It was now more than apparent that the Hindutva brigade had been adopting terror tactics to prevent Hindus from attending such prayer meetings even when they did so of their own free will. We wanted to find out why these Hindus had chosen to attend a Protestant prayer meeting. At Ajjekaru village we met the two girls (young women, actually, for they were both over 18) who were the focus of the Alangaru incident. We spoke to the younger of the two, Sandhya, and her mother Sumati.

Both young women had passed their SSLC (secondary school leaving certificate) examinations after which they dropped out of school to help support the family. Both are daily wagers at a local cashew nut factory. They belong to the Billava caste, which is at the bottom of the caste ladder. Their father has abandoned his financial responsibilities to the family and the two girls and their mother now struggle to make ends meet. Yes, they go to Alangaru prayer meetings by choice. But why?
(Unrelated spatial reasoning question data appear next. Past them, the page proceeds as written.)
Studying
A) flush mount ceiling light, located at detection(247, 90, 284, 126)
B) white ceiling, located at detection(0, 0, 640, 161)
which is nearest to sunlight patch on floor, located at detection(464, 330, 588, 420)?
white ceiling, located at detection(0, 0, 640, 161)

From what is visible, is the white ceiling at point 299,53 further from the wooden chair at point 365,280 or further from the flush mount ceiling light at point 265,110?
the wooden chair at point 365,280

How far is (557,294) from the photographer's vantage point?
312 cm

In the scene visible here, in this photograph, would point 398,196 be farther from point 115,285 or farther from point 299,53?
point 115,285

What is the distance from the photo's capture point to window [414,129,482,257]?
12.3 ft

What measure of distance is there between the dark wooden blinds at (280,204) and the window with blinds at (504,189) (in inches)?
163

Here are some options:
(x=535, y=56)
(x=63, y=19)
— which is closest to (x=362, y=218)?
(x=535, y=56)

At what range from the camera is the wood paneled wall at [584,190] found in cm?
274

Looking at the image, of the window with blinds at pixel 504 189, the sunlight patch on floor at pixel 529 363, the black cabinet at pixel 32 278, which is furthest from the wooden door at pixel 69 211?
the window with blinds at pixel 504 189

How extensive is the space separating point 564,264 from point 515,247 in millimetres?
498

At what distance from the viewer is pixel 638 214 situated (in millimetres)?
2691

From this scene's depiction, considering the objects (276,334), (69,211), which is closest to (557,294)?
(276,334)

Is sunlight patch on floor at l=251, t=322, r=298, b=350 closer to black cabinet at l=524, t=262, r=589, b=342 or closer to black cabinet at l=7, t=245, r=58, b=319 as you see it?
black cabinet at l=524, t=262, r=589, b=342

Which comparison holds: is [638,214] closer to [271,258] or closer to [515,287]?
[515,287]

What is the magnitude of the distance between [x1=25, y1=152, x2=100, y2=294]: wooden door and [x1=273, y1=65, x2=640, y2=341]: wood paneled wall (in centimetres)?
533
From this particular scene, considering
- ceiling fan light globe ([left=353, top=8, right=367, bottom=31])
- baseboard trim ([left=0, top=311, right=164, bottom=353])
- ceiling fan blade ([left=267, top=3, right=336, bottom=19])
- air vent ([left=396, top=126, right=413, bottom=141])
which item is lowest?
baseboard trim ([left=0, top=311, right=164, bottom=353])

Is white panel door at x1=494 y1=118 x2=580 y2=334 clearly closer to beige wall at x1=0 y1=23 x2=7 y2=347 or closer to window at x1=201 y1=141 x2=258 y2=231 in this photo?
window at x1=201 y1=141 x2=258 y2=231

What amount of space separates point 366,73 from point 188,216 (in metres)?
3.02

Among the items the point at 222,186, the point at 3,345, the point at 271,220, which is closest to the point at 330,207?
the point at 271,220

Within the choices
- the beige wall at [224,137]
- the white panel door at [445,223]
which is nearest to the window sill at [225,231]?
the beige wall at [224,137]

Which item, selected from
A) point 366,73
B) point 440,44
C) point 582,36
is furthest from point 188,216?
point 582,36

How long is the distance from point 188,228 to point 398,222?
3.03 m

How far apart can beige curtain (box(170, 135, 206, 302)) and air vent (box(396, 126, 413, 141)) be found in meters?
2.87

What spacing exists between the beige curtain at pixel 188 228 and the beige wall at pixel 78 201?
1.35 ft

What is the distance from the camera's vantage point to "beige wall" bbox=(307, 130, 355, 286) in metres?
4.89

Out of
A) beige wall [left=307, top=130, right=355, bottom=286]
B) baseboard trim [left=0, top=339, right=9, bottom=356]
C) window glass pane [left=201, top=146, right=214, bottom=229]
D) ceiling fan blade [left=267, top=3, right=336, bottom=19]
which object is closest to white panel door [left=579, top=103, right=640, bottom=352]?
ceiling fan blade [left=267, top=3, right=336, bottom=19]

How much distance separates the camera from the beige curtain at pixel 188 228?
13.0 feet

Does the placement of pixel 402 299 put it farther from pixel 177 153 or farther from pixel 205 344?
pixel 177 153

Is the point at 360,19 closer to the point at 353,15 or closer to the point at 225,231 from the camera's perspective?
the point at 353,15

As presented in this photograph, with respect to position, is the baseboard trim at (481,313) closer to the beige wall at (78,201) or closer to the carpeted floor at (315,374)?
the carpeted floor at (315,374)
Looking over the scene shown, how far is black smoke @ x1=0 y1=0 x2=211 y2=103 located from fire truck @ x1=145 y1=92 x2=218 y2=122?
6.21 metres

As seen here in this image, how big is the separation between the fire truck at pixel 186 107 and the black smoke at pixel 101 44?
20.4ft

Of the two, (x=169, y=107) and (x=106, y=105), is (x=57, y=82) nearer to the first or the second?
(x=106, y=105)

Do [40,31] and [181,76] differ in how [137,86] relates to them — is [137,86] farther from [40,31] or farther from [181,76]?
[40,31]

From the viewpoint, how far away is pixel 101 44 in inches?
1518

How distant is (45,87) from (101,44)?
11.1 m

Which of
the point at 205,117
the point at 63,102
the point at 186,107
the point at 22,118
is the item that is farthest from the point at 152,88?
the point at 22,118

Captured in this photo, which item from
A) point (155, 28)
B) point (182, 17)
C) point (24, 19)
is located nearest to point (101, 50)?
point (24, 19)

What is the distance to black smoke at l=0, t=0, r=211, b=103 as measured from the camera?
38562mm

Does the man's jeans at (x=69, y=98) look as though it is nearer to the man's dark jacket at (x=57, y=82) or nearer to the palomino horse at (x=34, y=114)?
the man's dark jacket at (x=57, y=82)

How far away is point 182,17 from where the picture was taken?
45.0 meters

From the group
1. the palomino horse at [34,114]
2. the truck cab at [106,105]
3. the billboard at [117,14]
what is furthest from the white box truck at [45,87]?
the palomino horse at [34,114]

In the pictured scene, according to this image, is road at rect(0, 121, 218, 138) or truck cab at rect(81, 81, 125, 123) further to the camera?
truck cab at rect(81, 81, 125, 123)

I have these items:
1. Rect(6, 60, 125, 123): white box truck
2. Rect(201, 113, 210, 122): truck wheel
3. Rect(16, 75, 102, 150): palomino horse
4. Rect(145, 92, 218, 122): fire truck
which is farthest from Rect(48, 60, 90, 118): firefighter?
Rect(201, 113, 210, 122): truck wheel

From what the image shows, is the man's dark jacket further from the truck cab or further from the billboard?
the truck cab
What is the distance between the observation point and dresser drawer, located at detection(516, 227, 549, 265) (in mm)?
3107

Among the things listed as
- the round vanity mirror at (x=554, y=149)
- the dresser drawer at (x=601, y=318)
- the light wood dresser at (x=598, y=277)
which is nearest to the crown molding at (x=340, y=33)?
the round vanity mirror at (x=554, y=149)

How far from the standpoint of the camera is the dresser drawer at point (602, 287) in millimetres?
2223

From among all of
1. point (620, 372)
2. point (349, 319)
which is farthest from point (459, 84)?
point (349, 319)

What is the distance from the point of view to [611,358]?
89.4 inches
Sumati had three daughters. The eldest, Vidya, a business management graduate, was diagnosed with cancer. They tried modern medicine for as long as they could afford it but Vidya’s condition worsened. Somebody then advised them to undertake a pilgrimage to Potta, a famous ‘faith healing centre’ in Kerala. The visit to Potta seemed to lift Vidya’s spirits although her condition did not really improve. She died about six months before the Alangaru incident took place.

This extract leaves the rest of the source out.